## [Selected text]
He noted that within the international community, there are still "areas of discord."  

Why has an agreement been so hard to reach? 

The draft treaty would establish patches of ocean known as Marine Protected Areas, where there would have to be environmental impact studies before any deep-sea mining or exploration could take place.  

Many nations have concerns over how such laws would impact their ability to fish and mine – especially given the rising cost of energy and the rush for minerals used in the production of batteries and other technology in high demand.

The Biden administration has been supportive.

Assistant Secretary of State Monica Medina, the administration's lead on ocean matters, called the "conclusion of a strong and effective" agreement on a treaty a priority, saying it "represents a once in a lifetime opportunity to reset our relationship with the high seas."

Russia, as another example, is ostensibly in favor of the treaty, but wants an exclusion added for fisheries.

Hope and pressure

Despite all the individual countries' specific concerns, organizers have been positive about the chances that an agreement can be reached in this round of negotiations, which ends on August 26.

"After the great successes gained for the ocean's health this year through UNEA5 in Nairobi (on plastic pollution), the WTO Ministerial in Geneva (on ending subsidies for harmful fisheries), and UNOC in Lisbon (which launched a number of innovative solutions), I'm confident that Member States will ride 2022's positive wave towards a healthy ocean by concluding a high seas treaty in New York this month," the U.N. Secretary-General's Special Envoy for the Ocean's, Peter Thomson, told CBS News.  

"Over the next two weeks, let us try to deliver on an agreement — fair, balanced, implementable — and attract universal participation," said Rena Lee, a diplomat from Singapore who's chairing the conference, in her opening remarks. She called on nations to show "the utmost flexibility to find the consensus we need."

Organizations that have pushed for a high seas treaty for years say it's vital that countries do reach an agreement in this round of talks, for the sake of us all.

Liz Karan, project director at the Pew Charitable Trusts' Ocean life on the High Seas Campaign, said bluntly that humanity was facing "an existential threat," warning that "the ocean doesn't need people, people need the ocean."

## [Instruction a]
Using the excerpt on the high seas treaty, decide whether each statement agrees with it, and answer yes or no for each, quoting the deciding words: (i) the current round of negotiations ends on August 26; (ii) Russia wants an exclusion added for mining; (iii) Rena Lee is a diplomat from Singapore who is chairing the conference.

## [Data shown]
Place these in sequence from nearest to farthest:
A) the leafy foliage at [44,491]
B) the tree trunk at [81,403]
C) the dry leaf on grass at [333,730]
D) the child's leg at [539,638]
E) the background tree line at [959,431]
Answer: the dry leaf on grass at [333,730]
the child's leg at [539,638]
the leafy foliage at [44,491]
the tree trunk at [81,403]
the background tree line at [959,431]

## [Instruction b]
Reproduce the row above in full, switching "nearest" to "closest" and leaving everything else unchanged.

## [Finished answer a]
(i) Yes: "which ends on August 26."
(ii) No: "wants an exclusion added for fisheries."
(iii) Yes: "a diplomat from Singapore who's chairing the conference"

## [Finished answer b]
Place these in sequence from closest to farthest:
A) the leafy foliage at [44,491]
B) the tree trunk at [81,403]
C) the dry leaf on grass at [333,730]
D) the child's leg at [539,638]
E) the background tree line at [959,431]
Answer: the dry leaf on grass at [333,730]
the child's leg at [539,638]
the leafy foliage at [44,491]
the tree trunk at [81,403]
the background tree line at [959,431]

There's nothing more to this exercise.